Fyctia
Chapitre 11 (1/2)
Chapitre 11 - Fracture dans la réalité
La nuit semblait peser sur lui, compacte, épaisse, une matière invisible qui engluait l’air. Les phares de la voiture découpaient la route en tranches de lumière froide, mais à la lisière du faisceau, tout semblait indistinct. Flou.

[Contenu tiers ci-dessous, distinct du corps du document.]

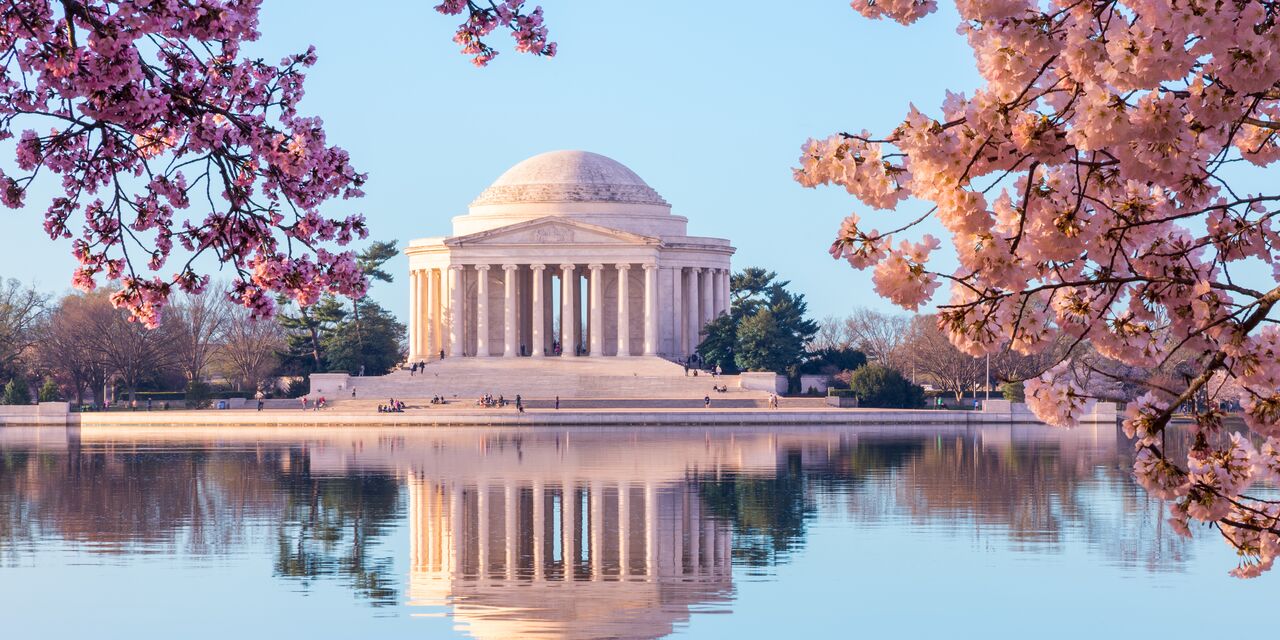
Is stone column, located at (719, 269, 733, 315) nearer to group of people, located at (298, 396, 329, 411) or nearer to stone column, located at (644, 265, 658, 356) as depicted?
stone column, located at (644, 265, 658, 356)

Étienne consulta l’horloge de bord.
20h12.
Une chape invisible s’abattait sur lui, pesante. Il conduisait en silence, les doigts crispés sur le volant, le regard sur la route, mais son esprit flottait ailleurs, à la dérive dans un maelström mental. Chaque battement de son cœur semblait résonner dans sa tête, un compte à rebours invisible, un écho sourd et lancinant qui martelait son crâne à un rythme irrégulier.
Un instant plus tard, son regard revint sur l’horloge.
19h05.
Il cligna des yeux. Un bug ? Il l’avait mal vue ?
Il n’aurait pas dû être là. Il le savait. Tout en lui hurlait de faire demi-tour, de rentrer chez lui, d’oublier cette sensation diffuse qui rampait sous sa peau. Il n’aurait pas dû retourner sur cette scène de crime, pas après ce qui s’était passé au commissariat. Mais quelque chose l’y poussait, une angoisse viscérale, un vertige insidieux qui s’accrochait à lui avec une intensité grandissante. Une sensation d’inachèvement, une note suspendue dans le vide, incomplète, faussement muette. Il devait comprendre. Il devait vérifier.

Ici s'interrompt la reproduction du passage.